Trump could derail millions in Cuba trade for Port of S. La.

President-elect Donald Trump making good on his campaign promise to undo or renegotiate agreements with Cuba would jeopardize a projected $200 million a year in business for the Port of South Louisiana.

“It’s a period of wait and see because we need to see what the new administration does and what it will represent with ports,” said port Executive Director Paul Aucoin. “But we think, in the end, it will be something we can work with.”

On the campaign trail, Trump lambasted the Obama administration’s “concessions” made with Cuba’s Communist government, raising worries that he could override long sought trade with the country.

Aucoin said he had met with a member of Trump’s transition team Thursday, but it was over getting dredging funds for the Mississippi River. This also has been a longtime issue for the port, which requires financial assistance to keep a 50-foot depth for access to the port’s grain elevators.

Trade is always a concern, according to Aucoin. But he said he’s more focused on getting Trumps signature on proposed agreements like the Trans-Pacific Partnership or TPP.“Those, to me, are very important to me,” he said.

Trump has maintained he won’t lift the trade embargo with Cuba without more concessions and talk with Cuba, but he has not detailed these concessions.

“The port’s position is we’re poised and ready to conduct trade with Cuba, and we think it would beneficial to Louisiana,” he said. “It would increase trade and jobs to provide this cargo to another port.”

But Aucoin also said, “We’ve done quite well without Cuba. We won’t turn down another customer, but the port can survive without Cuba.”

The facility has handled 292.7 million short tons of business this year, a figure he expects to grow next year.“It’s an economic engine,” Aucoin said of the port.The port is attracting $23 billion in new capital investment into the port district, Aucoin said.
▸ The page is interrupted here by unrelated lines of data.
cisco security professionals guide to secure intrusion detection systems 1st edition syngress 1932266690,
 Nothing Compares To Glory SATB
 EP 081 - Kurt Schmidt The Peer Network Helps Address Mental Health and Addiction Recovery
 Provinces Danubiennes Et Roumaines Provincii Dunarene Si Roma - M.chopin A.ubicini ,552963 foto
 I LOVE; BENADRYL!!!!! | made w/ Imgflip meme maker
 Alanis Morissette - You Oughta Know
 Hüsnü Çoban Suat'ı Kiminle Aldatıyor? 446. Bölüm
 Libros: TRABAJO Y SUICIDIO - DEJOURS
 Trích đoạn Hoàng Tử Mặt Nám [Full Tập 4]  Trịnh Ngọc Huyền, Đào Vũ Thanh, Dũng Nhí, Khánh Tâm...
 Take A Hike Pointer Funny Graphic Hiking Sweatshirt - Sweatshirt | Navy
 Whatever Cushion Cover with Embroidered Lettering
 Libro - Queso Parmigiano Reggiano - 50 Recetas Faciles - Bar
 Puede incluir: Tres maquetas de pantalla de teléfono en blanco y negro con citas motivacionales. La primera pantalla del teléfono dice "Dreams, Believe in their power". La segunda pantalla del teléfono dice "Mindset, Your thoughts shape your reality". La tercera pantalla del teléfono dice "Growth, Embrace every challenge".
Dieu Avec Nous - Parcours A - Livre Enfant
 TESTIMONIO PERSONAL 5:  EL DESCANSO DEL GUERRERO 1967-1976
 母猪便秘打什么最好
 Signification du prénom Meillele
“Many of them are foreign investment, which Congress is welcoming because it’s foreign money building factories here, but employing the local labor market,” he said. Aucoin put the average yearly salary with these companies at $65,000 a year.

Still, Cuba trade has been on the agenda for some time and, overall, its anticipated economic impact statewide has been put around $400 million a year.

“Half of that would come out of the Port of South Louisiana,” Aucoin said. “Fifty percent of the grain that leaves the U.S. comes out of the port already to more than 90 countries. We feed the world.”

The economic rollover effect of the move would translate into more jobs in the area, as well as from Louisiana supplying those goods, he said.

“It will definitely mean additional jobs,” Aucoin said.

Earlier back from a trade mission to Cuba, the port director announced their intent to sign a memorandum of understanding (MOU) with the country’s National Port Administration of Cuba in October to exchange ideas, technology and cooperate in trade.

While in Cuba, Aucoin told Cuban officials and a Louisiana delegation that “lots of MOUs become symbolic instead of real.”

Courting Cuban business would likely help grow Louisiana businesses, particularly rice farmers.

“This would offer a closer access and cut shipping costs,” said Aucoin, estimating it is 600 nautical miles from New Orleans to Havana, Cuba. “I just feel we would be in a great position to do trade with Cuba.”

Fertilizers and phosphate rock are also potential exports, Aucoin said. Tourism could also be revived to the country with it serving as another cruise ship stop.

Efforts to court Cuba’s trade have been in the works years, as well as discussions with the Obama administration to end the trade embargo. The administration eased restrictions, but has not removed them.